Microwave pulses sent to qubits with the help of Qiskit Pulse

IBM Quantum’s hardware and Qiskit Pulse define pulses that have their own set of variables and constraints, so we had to calibrate our pulses to the hardware by developing a mapping between the hardware’s variables and our control pulse’s I and Q variables. We performed a Rabi experiment, varying a square pulse’s duration and measuring the qubit’s response in order to determine the Rabi rate. We repeated this experiment with various pulse amplitudes to create a mapping table between the hardware and the pulses that we sent. Then, we fine-tuned our pulses to account for the differences between values that we send the chip and what the qubit actually reads.

After all of this pulse design and calibration, we showed that our single-qubit gates consistently outperformed default gates:

  • Error rates were up to ten times better on the new gates
  • Error rates were five times better on average for the whole IBM Quantum Valencia device we experimented on.
  • These pulses reduced the gate variability between qubits — we were able to make all of the qubits perform nearly as well as the best-performing qubit.
  • Our calibration remained useful for a week, rather than for default gates that require daily calibration.
  • These gates worked well in parallel, and were resilient to ambient noise as well as crosstalk noise that arises when we act on multiple qubits simultaneously.

We’ve included a graph of the results below comparing the error rates of the default X-gate on the left and our custom gates on the right, where darker colors mean lower error rates.

A default X-gate (left) versus our custom X-gate (right)

On top of our control scheme, the Q-CTRL team even used machine learning in order to develop optimized quantum controls without the need for any knowledge of the hardware. We constrained an algorithm to create new controls and perform certain experiments, combined with a decision engine that decides what to do with new information. This algorithm was able to learn about the hardware and the physics in order to find gates that were up to two times faster than the Qiskit defaults.
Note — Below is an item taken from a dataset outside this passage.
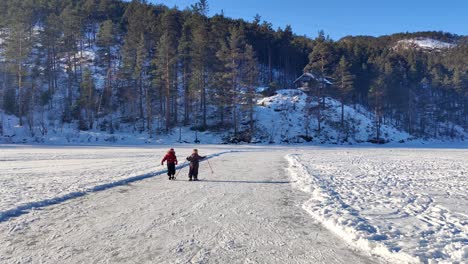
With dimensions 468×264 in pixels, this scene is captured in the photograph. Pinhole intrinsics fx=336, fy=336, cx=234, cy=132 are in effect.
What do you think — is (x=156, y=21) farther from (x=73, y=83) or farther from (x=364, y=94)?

The Q-CTRL team will be publishing more on this soon.

We hope this has demonstrated the power of Qiskit Pulse, and the performance gains that can be had with pulse-level control over our own IBM Quantum devices as well as other hardware architectures. We encourage you to get started using Qiskit and to try crafting pulses of your own and help us continue pushing the quantum computing field forward.